I don't think that would help. This is not a normal distribution, so mean and median don't match anyways. What would you learn from the median?

When looking at the assembly I don't like the single-byte loads. Since string (ubyte[] here) is of extraordinary importance, it should be worthwhile to use word loads [0] instead. Really fancy would be SSE.

However, this is more advanced and requires further introspection.

[0] http://forum.dlang.org/post/aahhopdcrengakvoemrn@forum.dlang.org
May 29, 2016
On Sunday, 29 May 2016 at 21:07:21 UTC, qznc wrote:
> On Sunday, 29 May 2016 at 18:50:40 UTC, Jon Degenhardt wrote:
>> A minor thing - you might consider also calculating the median and median version of MAD (median of absolute deviations from the median).

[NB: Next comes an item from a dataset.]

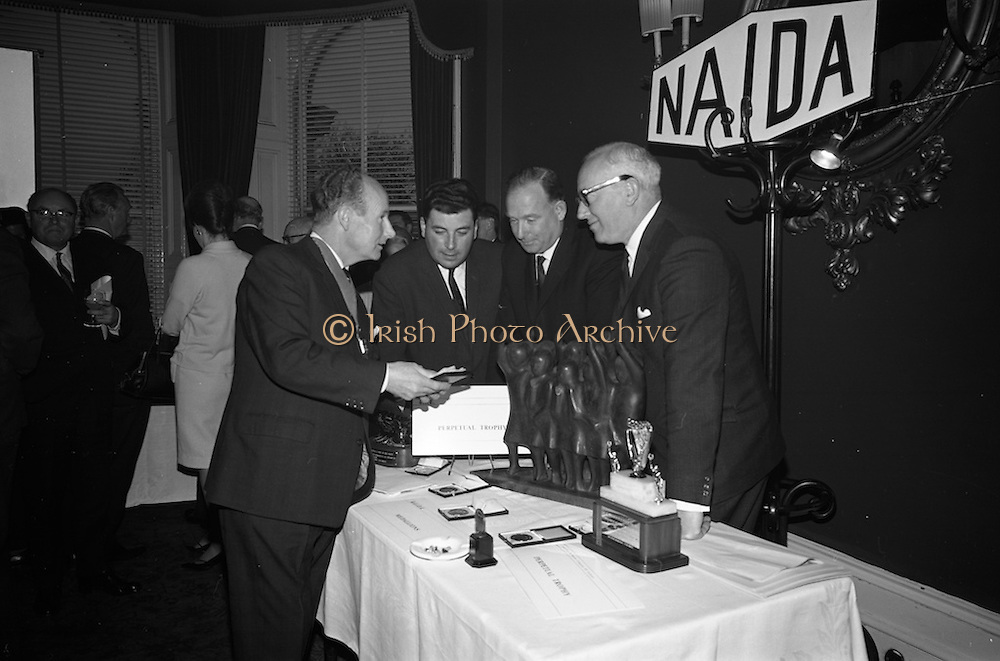 05/04/1966<br /> 04/05/1966<br /> 05 April 1966<br /> Presentation Awards for entries in the N.A.I.D.A. Parade at the Shelbourne Hotel, Dublin. Photo shows  (l-r): Mr. L.V. Nolan, President of the N.A.I.D.A., admiring the awards with the three major award winners, Mr. W.J. O'Toole, Sales Promotion, W. & R. Jacob and Co., Ltd. (2nd);   Mr. Aidan Creedon, Managing Director, Gypsum Industries Ltd. (1st) and Mr. Bob McElheron, Information Officer, C.I.E. (3rd).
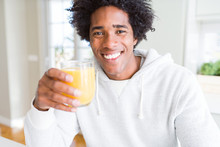 African American Man Holding And Drinking Glass Of Orange Juice With A Happy Face Standing And Smiling With A Confident Smile Showing Teeth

The reason is that benchmarks often have outliers in the max time dimension, median will do a job reducing the effect of those outliers than mean. Your benchmark code could publish both forms.
>
> I don't think that would help. This is not a normal distribution, so mean and median don't match anyways. What would you learn from the median?
>

Oh, I see. The benchmark varies the data on each run and aggregates, is that right? Sorry, I missed that.
May 30, 2016
It's weird, on my machine, my find function is consistently faster than `manual find`

LDC:

    std find: 137 ±22    +33 (3580)  -17 (6251)
 manual find: 137 ±32    +53 (3105)  -23 (6834)
   qznc find: 106 ±8     +17 (2608)   -5 (7195)
  Chris find: 132 ±32    +58 (2803)  -23 (7131)
 Andrei find: 120 ±26    +54 (2466)  -17 (7454)

===

    std find: 136 ±22    +33 (3503)  -17 (6304)
 manual find: 137 ±33    +55 (3000)  -23 (6920)
   qznc find: 106 ±8     +17 (2535)   -5 (7287)
  Chris find: 132 ±33    +59 (2803)  -23 (7137)
 Andrei find: 119 ±25    +51 (2569)  -16 (7374)


It's negligible, but I wonder is it the extra initialization:

`size_t end = haystack.length - needle.length + 1;`

and

`size_t i = 0` is defined, before we know, if it's a legitimate search. But that shouldn't matter, or should it?

Or does it depend on the machine?

DMD slows all searches down considerably (except for `qznc find`, well done!:)

DMD:

    std find: 161 ±36    +46 (4015)  -31 (5847)
 manual find: 147 ±40    +68 (3001)  -28 (6917)
   qznc find: 106 ±8     +15 (2623)   -5 (7172)
  Chris find: 201 ±41    +73 (2830)  -28 (7120)
 Andrei find: 150 ±40    +61 (3347)  -30 (6575)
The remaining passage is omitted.